TRAVESSIA COM CROCODILOS
Às 4 da tarde é hora caminhar novamente. Nossa equipe tem que atravessar a pé o rio Luangwa, moradia de crocodilos famintos e traiçoeiros. Tiro as botas, minha calça cargueira se transforma em bermuda e o ranger engatilha o seu rifle. Antes da travessia ele acena pedindo um minuto para observar se há movimento suspeito ao redor. Mathews autoriza a travessia. O rio está raso pelo castigo da seca o que facilita seguir rápido para a outra margem para evitar o pior. Não senti medo mas pensei que na volta vai estar escuro e a equipe vai ter que atravessar o Luangwa de volta ao acampamento. 

Seja o que Deus quiser.


CARMIM COME ABELHA
Um babuíno divertido está em nossa trilha. Gravamos imagens do engraçadinho mas temos que ir adiante logo para chegarmos antes do pôr do sol onde estão centenas de ninhos de um pássaro muito bonito, o "Carmim Comedor de Abelha do Sul" que tem esse nome por causa do vermelho carmim que é a cor dominante, porque come abelha e porque vem do sul do continente africano. Além do vermelho carmim, o azul turquês e a cor laranja dão um colorido especial à ave.

O PÁSSARO IMIGRANTE
O curioso é que a fêmea põe os ovos em um ninho encravado no barranco do rio Luangwa que nessa época tem seu nível muito baixo por causa da seca. Quando chegarem as chuvas torrenciais o rio vai subir e os ninhos serão inundados, mas os filhotes já estarão aptos para voar. Então, em bando, os belos pássaros vão imigrar para a Botswana e para África do Sul. Demos sorte, chegamos no início da temporada das chuvas e pudemos apreciar tamanha beleza. E mais, encerramos as atividades do dia contemplando um colorido único no céu. Coisas da Mama África.
Os ninhos são no barranco





terça-feira, 15 de janeiro de 2013

Caminhada Selvagem


Despertar às 6 horas da manhã em Lusaka, capital de Zâmbia, África austral. Eu, o cinegrafista Felipe Meireles e a produtora Ingrid Sachs vamos voar para Mwanya, região nordeste do país. Serão duas horas a bordo de um pequeno avião, um Cessna 337 D de quatro lugares. O piloto Edmond avisa que a viagem poderá demorar um pouco mais porque o voo vai ser contra o vento. Depois, são mais uma hora e meia de carro para o nosso primeiro safari no South Luangwa Park, próximo a Mukasanga, onde vive a tribo Pisa. Primeiro vamos ao Zebra Santuary Plains Camp onde vivem livremente animais selvagens de várias espécies, como leão, leopardo, hipopótamo, crocodilo, elefante, girafa e impala. Vai ser um dia longo.
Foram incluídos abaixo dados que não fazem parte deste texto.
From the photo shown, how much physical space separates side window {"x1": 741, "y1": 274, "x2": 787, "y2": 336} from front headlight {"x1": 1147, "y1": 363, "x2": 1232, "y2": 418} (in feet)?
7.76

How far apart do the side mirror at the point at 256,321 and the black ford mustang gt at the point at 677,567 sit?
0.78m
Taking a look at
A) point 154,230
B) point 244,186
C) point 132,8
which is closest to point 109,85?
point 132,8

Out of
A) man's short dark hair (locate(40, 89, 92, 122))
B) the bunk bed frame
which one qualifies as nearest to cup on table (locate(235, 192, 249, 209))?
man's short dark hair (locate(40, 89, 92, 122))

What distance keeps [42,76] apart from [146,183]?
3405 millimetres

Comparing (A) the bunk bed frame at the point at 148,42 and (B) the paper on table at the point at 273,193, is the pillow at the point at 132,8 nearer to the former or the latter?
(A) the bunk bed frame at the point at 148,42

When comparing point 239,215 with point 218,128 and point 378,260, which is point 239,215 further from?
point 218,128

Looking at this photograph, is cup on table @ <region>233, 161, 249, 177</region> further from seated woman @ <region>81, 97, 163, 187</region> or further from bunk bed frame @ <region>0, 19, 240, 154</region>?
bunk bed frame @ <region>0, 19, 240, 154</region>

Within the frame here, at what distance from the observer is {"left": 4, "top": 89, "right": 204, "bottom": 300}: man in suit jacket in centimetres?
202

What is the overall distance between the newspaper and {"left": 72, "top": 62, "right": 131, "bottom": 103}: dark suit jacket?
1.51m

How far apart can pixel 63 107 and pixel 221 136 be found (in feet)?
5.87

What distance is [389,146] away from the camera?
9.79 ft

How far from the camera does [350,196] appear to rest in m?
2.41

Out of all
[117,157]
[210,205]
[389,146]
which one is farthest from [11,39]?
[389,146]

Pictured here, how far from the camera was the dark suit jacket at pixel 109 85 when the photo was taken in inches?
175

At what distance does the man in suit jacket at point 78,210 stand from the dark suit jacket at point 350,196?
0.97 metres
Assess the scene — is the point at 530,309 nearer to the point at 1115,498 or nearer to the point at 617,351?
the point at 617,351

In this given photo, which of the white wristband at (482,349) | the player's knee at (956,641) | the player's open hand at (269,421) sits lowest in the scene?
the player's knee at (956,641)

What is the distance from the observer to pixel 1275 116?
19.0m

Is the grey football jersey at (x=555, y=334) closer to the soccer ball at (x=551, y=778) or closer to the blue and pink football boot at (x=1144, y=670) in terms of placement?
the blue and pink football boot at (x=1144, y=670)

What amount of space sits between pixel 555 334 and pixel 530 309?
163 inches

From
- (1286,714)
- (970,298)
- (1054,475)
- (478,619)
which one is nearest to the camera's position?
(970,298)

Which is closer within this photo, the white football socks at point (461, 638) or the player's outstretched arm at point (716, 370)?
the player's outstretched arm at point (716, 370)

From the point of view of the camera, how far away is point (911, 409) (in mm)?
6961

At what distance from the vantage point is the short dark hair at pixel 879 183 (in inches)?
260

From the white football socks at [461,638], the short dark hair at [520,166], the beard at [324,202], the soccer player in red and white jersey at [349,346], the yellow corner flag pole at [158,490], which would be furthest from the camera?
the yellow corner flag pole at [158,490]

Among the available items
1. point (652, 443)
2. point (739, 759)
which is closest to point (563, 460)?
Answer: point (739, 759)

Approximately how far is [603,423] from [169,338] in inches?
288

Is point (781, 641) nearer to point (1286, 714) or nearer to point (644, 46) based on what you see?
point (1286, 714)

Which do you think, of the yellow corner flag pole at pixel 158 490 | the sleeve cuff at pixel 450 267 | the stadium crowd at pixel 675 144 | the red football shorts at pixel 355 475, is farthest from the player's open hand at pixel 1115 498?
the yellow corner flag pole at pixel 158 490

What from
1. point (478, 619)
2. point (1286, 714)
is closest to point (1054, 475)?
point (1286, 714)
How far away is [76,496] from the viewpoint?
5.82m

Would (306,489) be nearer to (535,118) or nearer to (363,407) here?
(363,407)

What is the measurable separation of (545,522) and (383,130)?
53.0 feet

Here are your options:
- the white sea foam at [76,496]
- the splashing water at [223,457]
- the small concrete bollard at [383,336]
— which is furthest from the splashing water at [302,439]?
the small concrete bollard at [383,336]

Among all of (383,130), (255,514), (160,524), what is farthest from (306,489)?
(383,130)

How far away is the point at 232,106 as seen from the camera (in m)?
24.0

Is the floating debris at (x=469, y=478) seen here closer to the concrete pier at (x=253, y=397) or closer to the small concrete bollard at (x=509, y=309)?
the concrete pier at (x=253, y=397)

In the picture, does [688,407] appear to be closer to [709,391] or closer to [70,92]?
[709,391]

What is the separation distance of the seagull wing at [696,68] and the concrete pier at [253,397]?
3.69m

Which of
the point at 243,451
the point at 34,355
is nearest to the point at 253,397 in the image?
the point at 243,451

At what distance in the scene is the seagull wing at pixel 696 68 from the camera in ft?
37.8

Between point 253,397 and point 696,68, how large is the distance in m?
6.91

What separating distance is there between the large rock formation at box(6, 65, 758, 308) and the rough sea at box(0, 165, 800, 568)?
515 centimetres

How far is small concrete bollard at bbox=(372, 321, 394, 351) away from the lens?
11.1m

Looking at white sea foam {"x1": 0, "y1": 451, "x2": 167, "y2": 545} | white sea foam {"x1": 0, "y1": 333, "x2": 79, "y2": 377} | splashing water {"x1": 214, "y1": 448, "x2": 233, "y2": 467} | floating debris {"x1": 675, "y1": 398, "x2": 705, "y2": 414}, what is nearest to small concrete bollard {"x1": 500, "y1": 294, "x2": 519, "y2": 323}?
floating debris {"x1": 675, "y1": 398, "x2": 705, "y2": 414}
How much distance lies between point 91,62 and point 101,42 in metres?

Os animais são livrs no South Luangwa Park.

Para chegar ao acampamento onde vamos dormir três noites temos que atravessar o rio Luangwa, frequentado por crocodilos, em uma canoa. Somos recebidos por Malemia Banda e pelo "ranger" Mathews Banda que nunca se separa do seu rifle calibre 375, arma com poder de fogo para derrubar um elefante adulto com um só tiro. Logo saímos para um safari a pé. A pé? Normalmente os safaris são feitos a bordo carros, por questão de segurança. E estamos em território hostil. Leões, leopardos, hipopótamos e muitos outros bichos bravos vivem aqui. Esse novo desafio é motivador. E lá vamos nós. A pé!


Primeiro avistamos antílopes aos bandos, babuínos, crocodilos e perigosos hipopótamos se refrescando do calor de 40 graus no leito baixo do rio. A presença da nossa equipe deixa os animais estressados. É preciso ter cuidado para evitar um ataque. Eles têm aparência dócil mas são perigosos. Parecem lentos mas são velozes. Matews, o atirador, está sempre à frente para evitar o pior e chegamos o mais próximo possível para captar imagens.


Zâmbia tem superpopulação de hipopótamos.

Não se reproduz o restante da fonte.